* _STUDY TEXT_:
- Opening Delimiter -

The great amalgam debate. I too have a couple of ugly amalgam fillings in my mouth. Does ALA distribute amalgam's mercury into other parts of body? If so, sustained release accelerate or decelerate the distribution?

It's hard to say, really. The use of ALA as a chelator is based on a couple of very old Russian papers which Andy Cutler connected the dots on. Here's a quote from his mailing list:

I agree with Ruth that ALA can redistribute mercury to the brain. Any chelator effective for clearing mercury out of the brain can do that. All the chelator does is make the blood-brain barrier permeable to mercury - if the amount in the brain is lower than the amount that should be in equilibrium with the current blood level, then the net movement of mercury will be from the blood to the brain. This is why people who recently ended exposure should wait several months to use ALA, and why things like DMPS and DMSA that do not cross the blood-brain barrier are useful and appropriate for the treatment of acute intoxication where most of the mercury is still in the blood and hasn't made it into the brain.

I feel it necessary to point out that his "protocol" is based almost entirely on theoretical mechanism and the anecdotes of people on his mailing list. I went through the list archives last year and copied out all of the actual research concerning ALA; let me know if you want me to post it. IIRC his protocol calls for ALA round-the-clock every 3 hours, so I assume CRALA would be more effective for that purpose. However, he also recommends not to do this until your fillings are out, so it could be more problematic if they're not.

- Closing Delimiter -

* _Saved entries_:
- Opening Delimiter -

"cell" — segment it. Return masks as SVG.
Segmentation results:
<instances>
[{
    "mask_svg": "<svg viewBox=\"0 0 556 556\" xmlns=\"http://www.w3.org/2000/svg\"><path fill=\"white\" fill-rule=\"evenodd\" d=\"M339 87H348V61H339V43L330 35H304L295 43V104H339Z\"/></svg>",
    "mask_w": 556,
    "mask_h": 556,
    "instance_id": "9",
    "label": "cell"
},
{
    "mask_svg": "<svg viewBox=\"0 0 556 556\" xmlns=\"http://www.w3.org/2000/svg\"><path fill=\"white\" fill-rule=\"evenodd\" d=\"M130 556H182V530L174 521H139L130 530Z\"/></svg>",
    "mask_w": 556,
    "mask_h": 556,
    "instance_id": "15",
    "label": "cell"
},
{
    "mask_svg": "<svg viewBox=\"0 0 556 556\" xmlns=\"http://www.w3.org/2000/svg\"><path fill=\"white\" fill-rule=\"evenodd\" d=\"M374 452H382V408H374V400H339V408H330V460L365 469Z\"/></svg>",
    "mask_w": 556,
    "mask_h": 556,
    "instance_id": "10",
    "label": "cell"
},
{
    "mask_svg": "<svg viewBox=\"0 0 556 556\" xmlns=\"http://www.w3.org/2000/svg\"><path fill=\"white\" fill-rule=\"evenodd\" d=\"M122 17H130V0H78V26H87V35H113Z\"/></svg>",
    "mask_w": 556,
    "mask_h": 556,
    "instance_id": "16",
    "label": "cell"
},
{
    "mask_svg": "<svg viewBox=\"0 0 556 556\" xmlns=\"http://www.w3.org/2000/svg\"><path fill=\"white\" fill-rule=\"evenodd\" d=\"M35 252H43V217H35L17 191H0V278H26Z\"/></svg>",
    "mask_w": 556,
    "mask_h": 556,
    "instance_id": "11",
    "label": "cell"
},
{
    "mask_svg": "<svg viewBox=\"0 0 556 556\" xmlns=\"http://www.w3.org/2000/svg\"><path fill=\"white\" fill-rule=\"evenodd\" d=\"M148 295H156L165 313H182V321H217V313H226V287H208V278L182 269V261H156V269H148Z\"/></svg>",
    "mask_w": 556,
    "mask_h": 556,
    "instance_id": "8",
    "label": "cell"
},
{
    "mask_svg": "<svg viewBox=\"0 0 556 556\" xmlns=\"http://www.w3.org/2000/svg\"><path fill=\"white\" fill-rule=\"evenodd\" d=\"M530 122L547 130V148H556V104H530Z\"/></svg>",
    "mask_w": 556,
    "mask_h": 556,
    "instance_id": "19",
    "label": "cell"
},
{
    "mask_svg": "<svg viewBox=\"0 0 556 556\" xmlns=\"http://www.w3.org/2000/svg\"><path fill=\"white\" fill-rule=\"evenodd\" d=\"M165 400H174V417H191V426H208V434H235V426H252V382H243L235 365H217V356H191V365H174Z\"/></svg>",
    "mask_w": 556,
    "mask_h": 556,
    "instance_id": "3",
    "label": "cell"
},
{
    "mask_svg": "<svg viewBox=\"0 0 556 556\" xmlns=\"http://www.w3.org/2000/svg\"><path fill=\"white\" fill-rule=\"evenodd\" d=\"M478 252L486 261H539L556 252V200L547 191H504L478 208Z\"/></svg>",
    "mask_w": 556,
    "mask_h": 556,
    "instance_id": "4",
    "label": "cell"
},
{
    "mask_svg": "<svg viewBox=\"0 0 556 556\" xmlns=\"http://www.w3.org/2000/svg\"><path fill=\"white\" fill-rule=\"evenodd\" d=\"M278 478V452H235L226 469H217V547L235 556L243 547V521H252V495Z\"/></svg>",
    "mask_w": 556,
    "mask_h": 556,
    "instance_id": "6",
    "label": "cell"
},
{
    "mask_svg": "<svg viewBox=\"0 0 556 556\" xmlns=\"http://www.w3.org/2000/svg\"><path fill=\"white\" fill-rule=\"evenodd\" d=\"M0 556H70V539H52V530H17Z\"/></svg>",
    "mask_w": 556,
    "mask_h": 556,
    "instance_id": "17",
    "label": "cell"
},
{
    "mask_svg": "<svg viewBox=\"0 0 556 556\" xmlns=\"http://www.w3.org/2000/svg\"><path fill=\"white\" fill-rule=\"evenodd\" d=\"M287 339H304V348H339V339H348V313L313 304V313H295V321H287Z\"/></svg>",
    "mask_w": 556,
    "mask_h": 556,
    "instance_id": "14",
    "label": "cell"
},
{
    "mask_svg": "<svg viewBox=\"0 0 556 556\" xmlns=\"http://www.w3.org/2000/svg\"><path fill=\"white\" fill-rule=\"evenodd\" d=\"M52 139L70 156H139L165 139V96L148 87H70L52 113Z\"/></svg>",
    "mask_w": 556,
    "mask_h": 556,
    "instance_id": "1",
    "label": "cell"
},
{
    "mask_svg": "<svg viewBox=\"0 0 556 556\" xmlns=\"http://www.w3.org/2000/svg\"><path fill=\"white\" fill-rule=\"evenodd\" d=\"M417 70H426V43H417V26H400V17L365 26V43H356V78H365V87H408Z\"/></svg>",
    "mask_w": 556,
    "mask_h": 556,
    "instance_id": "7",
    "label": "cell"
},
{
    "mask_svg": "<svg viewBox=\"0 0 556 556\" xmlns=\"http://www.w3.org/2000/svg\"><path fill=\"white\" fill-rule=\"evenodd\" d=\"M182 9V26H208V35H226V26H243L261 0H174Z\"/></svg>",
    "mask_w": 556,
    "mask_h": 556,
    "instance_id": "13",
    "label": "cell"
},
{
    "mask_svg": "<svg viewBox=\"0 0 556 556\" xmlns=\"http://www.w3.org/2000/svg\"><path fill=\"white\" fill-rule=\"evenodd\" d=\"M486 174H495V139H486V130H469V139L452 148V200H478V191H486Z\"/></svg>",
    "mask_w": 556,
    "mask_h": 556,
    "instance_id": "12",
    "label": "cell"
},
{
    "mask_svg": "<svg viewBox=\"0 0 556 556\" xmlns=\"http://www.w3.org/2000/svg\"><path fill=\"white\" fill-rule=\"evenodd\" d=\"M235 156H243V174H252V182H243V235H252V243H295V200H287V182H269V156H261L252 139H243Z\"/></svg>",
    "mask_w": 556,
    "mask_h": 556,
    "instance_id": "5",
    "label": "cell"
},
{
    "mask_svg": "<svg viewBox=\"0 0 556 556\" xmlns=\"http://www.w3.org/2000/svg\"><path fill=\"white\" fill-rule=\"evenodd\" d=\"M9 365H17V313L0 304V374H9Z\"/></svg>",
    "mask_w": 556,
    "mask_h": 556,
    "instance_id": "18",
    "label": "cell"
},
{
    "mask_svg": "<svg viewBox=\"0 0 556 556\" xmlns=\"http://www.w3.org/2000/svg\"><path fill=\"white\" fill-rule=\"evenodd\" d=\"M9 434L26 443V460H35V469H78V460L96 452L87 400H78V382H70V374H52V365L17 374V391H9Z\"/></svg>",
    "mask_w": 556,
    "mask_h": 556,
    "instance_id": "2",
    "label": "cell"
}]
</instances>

- Closing Delimiter -

* _TASK REQUIREMENTS_:
a) In the post on ALA and amalgam fillings, which two chelators does the quote say do not cross the blood-brain barrier?
b) From the post on ALA and amalgam fillings, extract the stretch from "The great amalgam" through "decelerate the distribution?", word for word.

* _WRITTEN RESPONSES_:
a) DMPS and DMSA.

b)
The great amalgam debate. I too have a couple of ugly amalgam fillings in my mouth. Does ALA distribute amalgam's mercury into other parts of body? If so, sustained release accelerate or decelerate the distribution?